Theorem. ∀ n. n is even implies n + 2 is even. Proof. Let p be a arbitrary number. (⇒∀) Assume that p is even, that is, (∃k. 2 × k = p). So 2 × k₁ = p by (∃⇒) (1)

We need to show that p + 2 is even, that is, (∃ k. 2 × k = p + 2).

Aside: We need prove an equation similar to 2 × k = p + 2 except with something else in the k position. Equation (1) has p on the right-hand side, so we could add 2 to both sides: 2 × k₁ + 2 = p + 2 then factor out the 2 2 × (k₁ + 1) = p + 2 (2) and now we’re in good shape because this equation is the same as 2 × k = p + 2 except that we have (k₁ + 1) in place of k. Now back to the proof.

Choose k = k₁ + 1 and note that 2 × (k₁ + 1) = p + 2 by equation (2). QED.

Theorem. 2 is even. Proof. 0 is even because 2 × 0 = 0. 2 is even by applying the above theorem and rule (∀⇒). QED.

Back to Big-O

Recall the definition:

f ≲ g iff ∃ k c. ∀ n ≥ k. f(n) ≤ c g(n).

Example Let’s show that (n² + n + 10) ≲ n². So we need to find a constant c such that

n² + n + 10 ≤ c n²   when n is large.

We divide both sides by n².

1 + 1/n + 10/n² ≤ c

When n is large, the terms 1/n and 10/n² get very small, so we need to choose something a bit bigger than 1, so we choose c = 2.

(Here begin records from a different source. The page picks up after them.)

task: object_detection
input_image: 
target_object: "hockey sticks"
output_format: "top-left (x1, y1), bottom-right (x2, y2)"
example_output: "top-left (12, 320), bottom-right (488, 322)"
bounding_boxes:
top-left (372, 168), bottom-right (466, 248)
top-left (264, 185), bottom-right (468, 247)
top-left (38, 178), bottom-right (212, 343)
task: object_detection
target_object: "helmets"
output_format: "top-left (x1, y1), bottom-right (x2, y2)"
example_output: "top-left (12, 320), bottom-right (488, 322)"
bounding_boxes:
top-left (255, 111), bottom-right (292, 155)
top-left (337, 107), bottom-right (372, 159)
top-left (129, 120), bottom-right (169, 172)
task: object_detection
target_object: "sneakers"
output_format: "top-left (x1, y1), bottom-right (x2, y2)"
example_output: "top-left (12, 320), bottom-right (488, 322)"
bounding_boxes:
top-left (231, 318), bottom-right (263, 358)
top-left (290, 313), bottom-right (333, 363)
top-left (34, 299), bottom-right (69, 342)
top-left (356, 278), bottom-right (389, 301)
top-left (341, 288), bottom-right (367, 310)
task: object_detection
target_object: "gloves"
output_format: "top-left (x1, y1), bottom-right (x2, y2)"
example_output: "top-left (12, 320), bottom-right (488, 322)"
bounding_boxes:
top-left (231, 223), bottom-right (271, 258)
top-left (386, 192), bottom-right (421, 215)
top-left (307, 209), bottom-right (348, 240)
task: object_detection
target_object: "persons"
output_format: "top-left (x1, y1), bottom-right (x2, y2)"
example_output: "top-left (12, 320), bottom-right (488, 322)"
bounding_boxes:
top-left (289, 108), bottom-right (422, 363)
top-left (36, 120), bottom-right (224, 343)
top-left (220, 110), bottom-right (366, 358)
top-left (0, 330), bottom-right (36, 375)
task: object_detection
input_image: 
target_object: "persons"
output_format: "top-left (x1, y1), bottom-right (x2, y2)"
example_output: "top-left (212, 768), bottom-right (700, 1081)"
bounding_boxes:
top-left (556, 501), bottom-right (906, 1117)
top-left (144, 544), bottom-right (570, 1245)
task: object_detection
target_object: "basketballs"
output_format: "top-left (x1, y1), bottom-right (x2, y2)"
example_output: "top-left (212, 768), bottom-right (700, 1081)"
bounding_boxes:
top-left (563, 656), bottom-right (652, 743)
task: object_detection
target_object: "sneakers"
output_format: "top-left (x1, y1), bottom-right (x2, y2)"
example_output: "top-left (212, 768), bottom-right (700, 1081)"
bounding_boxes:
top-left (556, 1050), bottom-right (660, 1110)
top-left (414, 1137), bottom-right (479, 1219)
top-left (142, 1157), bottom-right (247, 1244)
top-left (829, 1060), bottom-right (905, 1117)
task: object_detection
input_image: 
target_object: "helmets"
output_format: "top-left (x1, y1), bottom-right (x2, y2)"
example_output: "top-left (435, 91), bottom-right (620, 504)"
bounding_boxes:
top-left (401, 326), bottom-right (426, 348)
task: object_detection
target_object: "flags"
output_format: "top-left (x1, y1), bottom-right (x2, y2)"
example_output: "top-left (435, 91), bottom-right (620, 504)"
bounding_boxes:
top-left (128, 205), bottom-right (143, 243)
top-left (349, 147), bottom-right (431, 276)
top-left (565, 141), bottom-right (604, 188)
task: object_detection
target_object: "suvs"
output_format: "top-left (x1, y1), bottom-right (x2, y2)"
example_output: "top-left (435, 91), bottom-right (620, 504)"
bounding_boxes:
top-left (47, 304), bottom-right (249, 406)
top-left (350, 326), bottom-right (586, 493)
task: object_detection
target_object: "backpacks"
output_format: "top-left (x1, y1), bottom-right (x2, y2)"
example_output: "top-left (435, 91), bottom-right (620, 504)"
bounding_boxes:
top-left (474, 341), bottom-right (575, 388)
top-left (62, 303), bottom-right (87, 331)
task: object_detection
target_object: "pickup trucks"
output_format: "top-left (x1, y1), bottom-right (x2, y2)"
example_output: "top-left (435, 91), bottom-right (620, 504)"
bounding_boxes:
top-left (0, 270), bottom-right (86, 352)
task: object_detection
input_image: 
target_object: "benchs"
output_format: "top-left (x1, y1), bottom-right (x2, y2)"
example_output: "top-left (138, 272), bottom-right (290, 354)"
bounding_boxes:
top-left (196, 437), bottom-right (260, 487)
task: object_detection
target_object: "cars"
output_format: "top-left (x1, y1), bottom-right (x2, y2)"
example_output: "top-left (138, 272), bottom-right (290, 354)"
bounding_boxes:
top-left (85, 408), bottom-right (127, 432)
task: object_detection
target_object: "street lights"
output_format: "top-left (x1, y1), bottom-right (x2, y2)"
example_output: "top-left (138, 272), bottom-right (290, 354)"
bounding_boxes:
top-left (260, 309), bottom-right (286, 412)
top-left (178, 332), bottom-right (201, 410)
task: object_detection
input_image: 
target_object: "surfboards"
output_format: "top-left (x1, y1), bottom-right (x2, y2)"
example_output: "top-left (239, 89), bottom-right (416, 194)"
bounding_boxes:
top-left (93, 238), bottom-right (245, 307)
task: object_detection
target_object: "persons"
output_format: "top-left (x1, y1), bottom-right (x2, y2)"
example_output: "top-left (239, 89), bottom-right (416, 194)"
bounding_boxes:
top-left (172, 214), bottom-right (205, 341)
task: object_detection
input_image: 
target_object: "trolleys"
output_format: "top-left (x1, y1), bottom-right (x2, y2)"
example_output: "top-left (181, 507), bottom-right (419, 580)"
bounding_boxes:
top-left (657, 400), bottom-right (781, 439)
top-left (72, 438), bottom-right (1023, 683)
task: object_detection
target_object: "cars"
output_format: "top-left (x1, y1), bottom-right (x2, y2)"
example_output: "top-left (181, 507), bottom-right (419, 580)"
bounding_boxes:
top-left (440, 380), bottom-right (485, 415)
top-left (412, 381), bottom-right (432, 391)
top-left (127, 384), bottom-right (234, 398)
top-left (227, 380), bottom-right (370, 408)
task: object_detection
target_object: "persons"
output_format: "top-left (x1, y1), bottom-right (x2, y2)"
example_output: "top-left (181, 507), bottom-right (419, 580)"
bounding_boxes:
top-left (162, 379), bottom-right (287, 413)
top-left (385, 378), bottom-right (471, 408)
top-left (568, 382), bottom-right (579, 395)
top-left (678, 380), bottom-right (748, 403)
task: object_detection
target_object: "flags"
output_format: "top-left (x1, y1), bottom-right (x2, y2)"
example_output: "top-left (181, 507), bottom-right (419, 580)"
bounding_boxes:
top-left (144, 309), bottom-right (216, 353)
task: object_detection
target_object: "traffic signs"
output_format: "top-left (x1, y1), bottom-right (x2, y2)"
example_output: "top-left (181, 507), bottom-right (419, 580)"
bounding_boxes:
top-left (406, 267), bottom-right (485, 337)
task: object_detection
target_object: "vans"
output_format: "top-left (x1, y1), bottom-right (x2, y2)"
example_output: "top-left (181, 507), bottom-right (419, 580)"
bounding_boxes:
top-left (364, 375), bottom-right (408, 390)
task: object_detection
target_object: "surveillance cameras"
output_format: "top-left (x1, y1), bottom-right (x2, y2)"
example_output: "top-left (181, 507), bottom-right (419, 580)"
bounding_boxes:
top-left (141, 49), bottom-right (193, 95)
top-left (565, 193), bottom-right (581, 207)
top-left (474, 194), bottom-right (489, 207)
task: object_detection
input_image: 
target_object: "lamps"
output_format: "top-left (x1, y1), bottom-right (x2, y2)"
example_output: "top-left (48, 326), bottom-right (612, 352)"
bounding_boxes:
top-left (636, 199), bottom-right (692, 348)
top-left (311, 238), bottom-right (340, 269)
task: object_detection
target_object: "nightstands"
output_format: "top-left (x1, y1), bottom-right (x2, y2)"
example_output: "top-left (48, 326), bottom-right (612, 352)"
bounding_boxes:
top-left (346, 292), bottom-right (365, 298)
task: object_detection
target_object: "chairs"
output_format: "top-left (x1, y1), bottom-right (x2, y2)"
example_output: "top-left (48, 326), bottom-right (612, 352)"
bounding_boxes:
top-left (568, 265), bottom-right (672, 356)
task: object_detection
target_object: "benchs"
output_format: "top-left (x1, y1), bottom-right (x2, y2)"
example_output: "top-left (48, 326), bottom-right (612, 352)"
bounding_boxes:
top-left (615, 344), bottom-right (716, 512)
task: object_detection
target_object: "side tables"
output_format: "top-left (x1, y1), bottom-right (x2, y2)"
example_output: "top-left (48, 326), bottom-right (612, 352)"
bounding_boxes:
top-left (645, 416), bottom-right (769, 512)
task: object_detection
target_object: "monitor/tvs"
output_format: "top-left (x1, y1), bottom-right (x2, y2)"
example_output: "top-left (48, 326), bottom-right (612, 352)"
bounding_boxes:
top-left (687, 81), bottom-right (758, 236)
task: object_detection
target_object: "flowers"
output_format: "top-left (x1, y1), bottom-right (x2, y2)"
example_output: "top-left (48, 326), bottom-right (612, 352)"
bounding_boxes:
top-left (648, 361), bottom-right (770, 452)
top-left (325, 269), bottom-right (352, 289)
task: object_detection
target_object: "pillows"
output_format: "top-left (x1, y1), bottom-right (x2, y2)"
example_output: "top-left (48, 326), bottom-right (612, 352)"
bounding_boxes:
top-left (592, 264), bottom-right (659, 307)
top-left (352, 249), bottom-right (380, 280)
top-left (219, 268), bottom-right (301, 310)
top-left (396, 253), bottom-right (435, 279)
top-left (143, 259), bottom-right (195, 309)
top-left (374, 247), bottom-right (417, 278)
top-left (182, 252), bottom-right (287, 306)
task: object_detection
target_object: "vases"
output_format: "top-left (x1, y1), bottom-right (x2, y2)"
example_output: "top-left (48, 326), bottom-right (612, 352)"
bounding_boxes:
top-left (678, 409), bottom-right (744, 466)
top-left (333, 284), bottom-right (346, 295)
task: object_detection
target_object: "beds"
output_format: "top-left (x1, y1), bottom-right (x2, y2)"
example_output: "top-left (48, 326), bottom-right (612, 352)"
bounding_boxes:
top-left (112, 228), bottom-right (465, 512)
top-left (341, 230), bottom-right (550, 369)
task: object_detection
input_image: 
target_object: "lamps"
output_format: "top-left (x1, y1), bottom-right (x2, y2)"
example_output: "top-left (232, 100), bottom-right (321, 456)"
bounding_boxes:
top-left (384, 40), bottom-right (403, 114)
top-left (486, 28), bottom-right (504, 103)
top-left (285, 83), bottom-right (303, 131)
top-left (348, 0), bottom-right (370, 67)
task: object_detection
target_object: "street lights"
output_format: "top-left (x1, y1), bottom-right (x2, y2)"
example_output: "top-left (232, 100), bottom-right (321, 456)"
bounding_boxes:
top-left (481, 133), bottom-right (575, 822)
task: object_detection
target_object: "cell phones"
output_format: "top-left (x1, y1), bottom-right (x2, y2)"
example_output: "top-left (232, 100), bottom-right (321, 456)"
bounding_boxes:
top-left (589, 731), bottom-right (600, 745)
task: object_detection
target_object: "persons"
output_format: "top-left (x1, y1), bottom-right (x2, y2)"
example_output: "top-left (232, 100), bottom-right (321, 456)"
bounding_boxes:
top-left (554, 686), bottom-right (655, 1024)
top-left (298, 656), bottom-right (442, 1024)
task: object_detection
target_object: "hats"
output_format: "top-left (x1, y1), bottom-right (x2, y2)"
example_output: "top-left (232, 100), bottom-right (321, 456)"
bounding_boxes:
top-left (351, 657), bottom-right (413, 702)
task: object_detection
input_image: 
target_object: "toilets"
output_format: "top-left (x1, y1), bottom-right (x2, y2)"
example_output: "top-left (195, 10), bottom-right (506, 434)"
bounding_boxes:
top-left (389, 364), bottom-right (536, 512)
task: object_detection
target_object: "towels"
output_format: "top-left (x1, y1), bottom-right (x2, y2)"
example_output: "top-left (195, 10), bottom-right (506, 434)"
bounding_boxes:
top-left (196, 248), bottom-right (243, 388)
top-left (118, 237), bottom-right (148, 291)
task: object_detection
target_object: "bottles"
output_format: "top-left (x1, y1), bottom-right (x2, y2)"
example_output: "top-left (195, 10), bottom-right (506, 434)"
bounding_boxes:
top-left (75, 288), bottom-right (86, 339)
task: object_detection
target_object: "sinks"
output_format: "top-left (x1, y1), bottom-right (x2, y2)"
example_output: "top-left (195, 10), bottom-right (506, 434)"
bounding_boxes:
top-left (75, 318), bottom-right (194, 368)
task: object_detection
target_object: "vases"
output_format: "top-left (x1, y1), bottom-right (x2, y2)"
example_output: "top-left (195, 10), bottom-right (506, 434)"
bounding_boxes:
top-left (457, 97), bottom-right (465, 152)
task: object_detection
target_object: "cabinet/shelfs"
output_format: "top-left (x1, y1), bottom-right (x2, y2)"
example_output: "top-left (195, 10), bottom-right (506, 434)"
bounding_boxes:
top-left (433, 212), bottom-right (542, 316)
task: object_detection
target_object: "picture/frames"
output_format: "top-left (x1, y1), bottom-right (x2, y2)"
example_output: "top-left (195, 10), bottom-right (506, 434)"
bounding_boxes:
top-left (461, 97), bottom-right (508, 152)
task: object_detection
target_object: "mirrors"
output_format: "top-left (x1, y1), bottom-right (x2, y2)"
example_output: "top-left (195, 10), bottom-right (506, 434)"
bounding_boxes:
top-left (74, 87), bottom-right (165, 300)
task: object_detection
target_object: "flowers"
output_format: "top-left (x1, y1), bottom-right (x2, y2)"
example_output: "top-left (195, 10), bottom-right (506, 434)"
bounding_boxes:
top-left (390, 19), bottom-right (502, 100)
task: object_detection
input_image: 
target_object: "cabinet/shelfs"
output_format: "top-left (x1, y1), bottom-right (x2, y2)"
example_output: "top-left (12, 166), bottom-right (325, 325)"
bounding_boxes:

Next we need to find a constant k such that

n² + n + 10 ≤ 2 n²   when n is greater than k.

We compute a handful of values of these functions.

n n² + n + 10 2n²
1 12 2
2 16 8
3 22 18
4 30 32
5 40 50
6 52 72

We see that from n=4 and onwards, 2n² is greater than n² + n + 10, so we choose k = 4. We have some emprical evidence that we’ve made the correct choices, but to know for sure, we prove the following theorem.

Theorem ∀ n. if n ≥ 4 then n² + n + 10 ≤ 2 n².

Proof. We proceed by induction on n.